Deliciously Explosive

Japanese instrumental band Mono speaks to their American audience through their music

The minimalist, instrumental rock music of Japanese band Mono tends to either strike listeners as tedious or inspire full-blown flights of descriptive effusion. It won't be hard to guess which extreme this article leans toward.

An emotionally moving beauty thrums through Mono's music, which the quartet creates primarily with the bare-bones rock instrumentation of guitar, bass and drums. It's there in the way the songs begin in near silence (so that you can barely hear sounds, but sense their approach) and subsequently build, almost imperceptibly, in waves of intensity and volume.

Soon, almost without being aware of it, you find yourself bobbing amid rising crescendos of orchestrated noise, like a cork tossed on a tsunami that seems to grow ominously while you wait for it to crest. Mono's music is a deliciously explosive--or implosive, depending on how you look at it--release of energy, which the band always wants to maintain as positive.

For the third time, Mono will visit Tucson to share with locals that sound--most recently documented on the band's third album, the Steve Albini-produced Walking Cloud and Deep Red Sky, Flag Fluttered and the Sun Shined. The gig's at Plush on Tuesday, Sept. 28.

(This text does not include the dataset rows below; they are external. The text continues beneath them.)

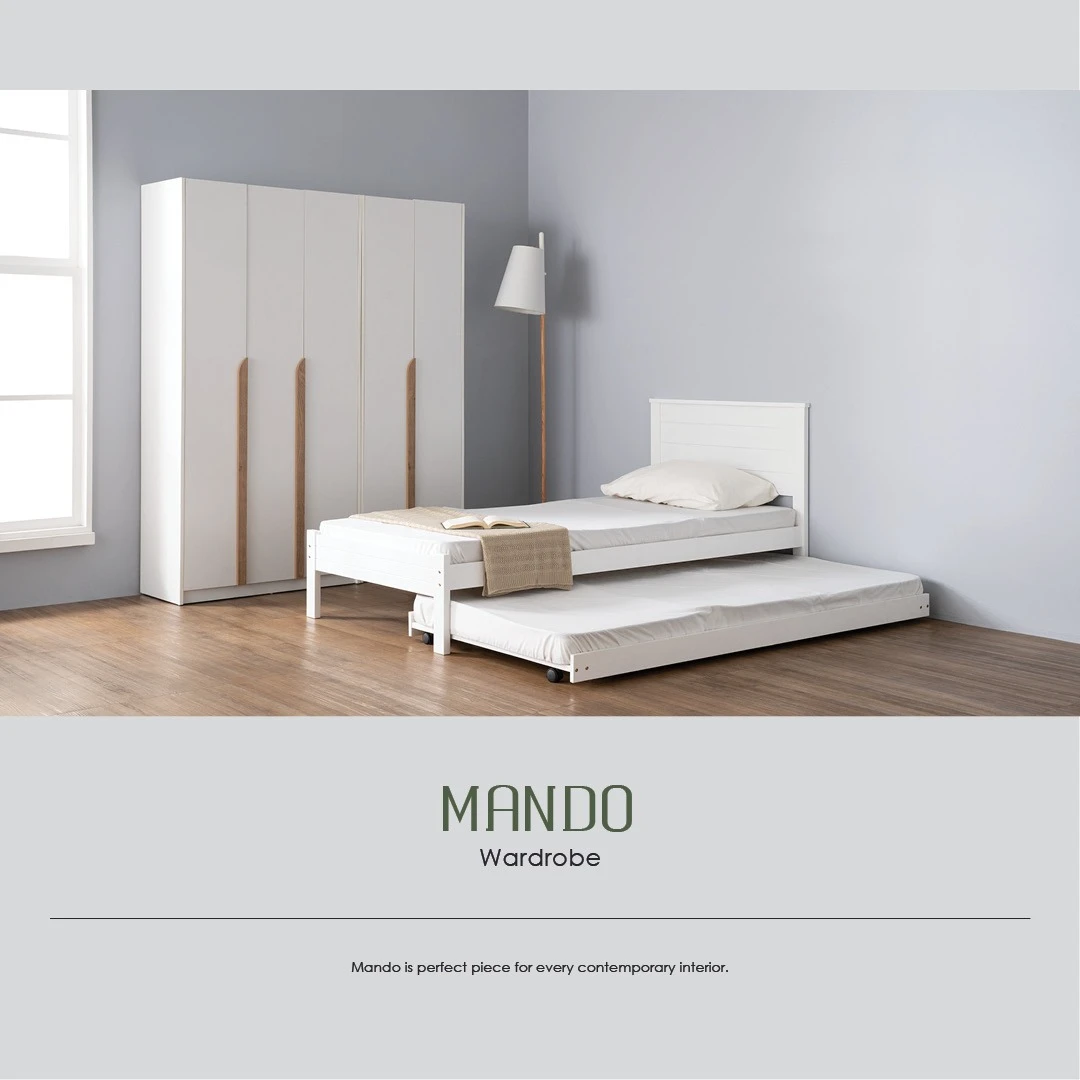 MANDO
Wardrobe

Mando is perfect piece for every contemporary interior.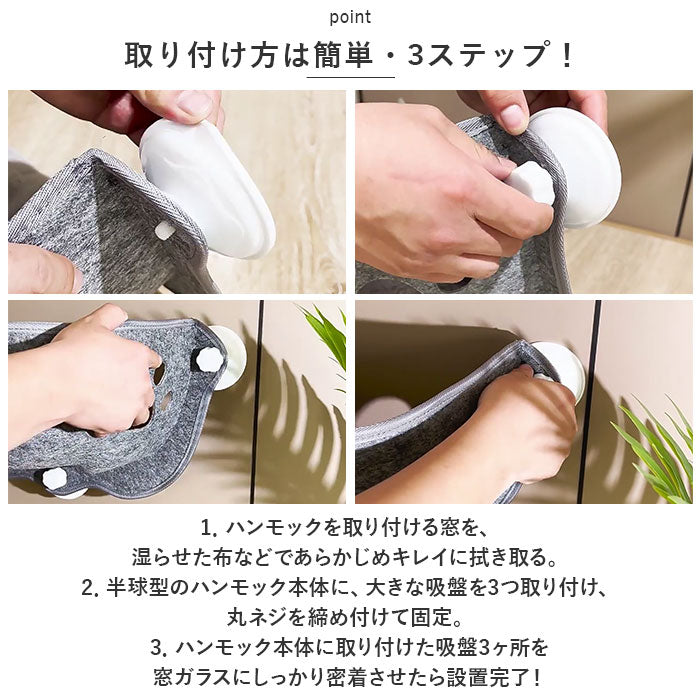 point

取り付け方は簡単・3ステップ！

1. ハンモックを取り付ける窓を、湿らせた布などであらかじめキレイに拭き取る。
2. 半球型のハンモック本体に、大きな吸盤を3つ取り付け、丸ネジを締め付けて固定。
3. ハンモック本体に取り付けた吸盤3ヶ所を窓ガラスにしっかり密着させたら設置完了！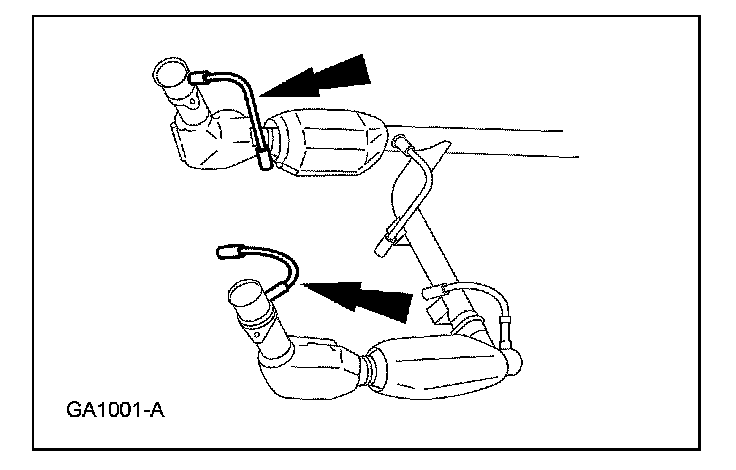 GA1001-A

Whether playing quietly or stirring up a monstrous din, Mono creates an aural type of meditation, a description that pleased guitarist Takaakira "Taka" Goto during a recent phone interview. He spoke, often with manager Reiko Kudo interpreting, from New York City last week on the eve of the band's sixth American tour.

"The band is hoping to create music that gives hope or joy when people feel depressed or grieving. If people are feeling sad or if people are troubled, we hope they feel comfort from our music," Goto said.

Goto said the 4-year-old band's Japanese fan base is limited primarily to Tokyo, and that it attracts more crowds and attention in Europe and North America. "It's funny ... The band feels there more fans waiting for their shows every time they come to America. It makes us feel really encouraged."

The band members speak a little English, but often on the road, they cannot easily understand their fans, so music ends up being their preferred mode of communication.

"Often, Mono goes to play gigs in other countries where the band doesn't speak their languages, and they don't speak Japanese, or they don't even speak English. But music is the only way to communicate with a lot of people. And as an instrumental band, it actually works out better, because it's a pure language."

Mono's members grew up listening to metal, thrash and various guitar-based alternative acts such as My Bloody Valentine. But during the past two years, all of the members of the band have started listening to classical music and film scores, Goto said.

"We find that we are more and more attracted to music that is speechless. We are really interested in trying get really deeper into instrumental music in many categories, and trying to deepen our level of expression.

"Without words, lyrics or a singer conveying something--a meaning, a concept, an emotion--is really hard, because you are creating it only with sound, but you are not limited either. The possibilities are endless, but you have to be more precise. You have to have that much more intensity and motivation to create one specific sound."

Mono's music shares some sensibilities--in terms of content, tone, dramatic tension and aural beauty--with bands from other parts of the world, such the Dirty Three (Australia), the aforementioned My Bloody Valentine (England), Godspeed You! Black Emperor, Broken Social Scene and A Silver Mount Zion (Canada), as well as American groups such as Explosions in the Sky.

Goto said the members of Mono happen to be good friends with the Texas-based Explosions in the Sky ("Whenever we are in Austin, they let us stay in their house, to sleep over"). And, coincidentally, the Canadian band Fly Pan Am, under the leadership of Godspeed guitarist Roger Tellier-Craig, will play on the same bill when Mono plays at Plush.